You mentioned earlier, Dr. Ritchie, low-intensity therapy. Could you tell us about the types of treatment options?

Dr. Ritchie:

So, I’ll go – high-intensity therapy or intense chemotherapy always has to be given really in a hospital. And if you don’t start it – if you can start certain intensive chemotherapies, like daunorubicin and cytarabine (Vyxeos), which is also intensive, in the outpatient setting, but by day seven or eight, you end up in the hospital. And in intensive chemotherapies, you lose your hair, there’s GI toxicities, you’re at high risk of developing infections and you need a lot of transfusion. And for even young people, it’s a difficult therapy for which you’re in the hospital, and 90-some percent of patients are on IV antibiotics.

So, it’s intensive chemotherapy because it has to be given in a hospital setting and requires intensive supportive care. Low-intensity therapy can be given in the outpatient setting. So, at the present time you can get a drug like azacitidine (Vidaza), for example, which is an injection that you get seven days in a row.
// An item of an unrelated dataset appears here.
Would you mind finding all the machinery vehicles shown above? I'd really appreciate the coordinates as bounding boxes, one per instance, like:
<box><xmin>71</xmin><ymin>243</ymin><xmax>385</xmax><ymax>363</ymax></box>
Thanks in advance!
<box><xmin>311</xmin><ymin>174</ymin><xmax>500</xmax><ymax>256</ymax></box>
Unfortunately, you have to come to the doctor’s office every day for those injections, but once you’ve had the injection, you can go home. Combined with venetoclax (Venclexta) which is an oral agent. So, an oral agent can be given at home.

You need close supervision in the physician’s office when you’re on this type of therapy, but you don’t need the constant support that you need if you are getting intensive chemotherapy. So, it can be done, in the comfort really of your home and with your family. You will have to come in and have transfusions potentially as an outpatient, nearly everyone does. And there’s always the risk that you develop a fever and if you do, you have to come into the hospital for IV antibiotics.

But in general, low-intensity means not so much support needed in a hospitalized setting, and the tolerability of this particular chemotherapy in the outpatient setting.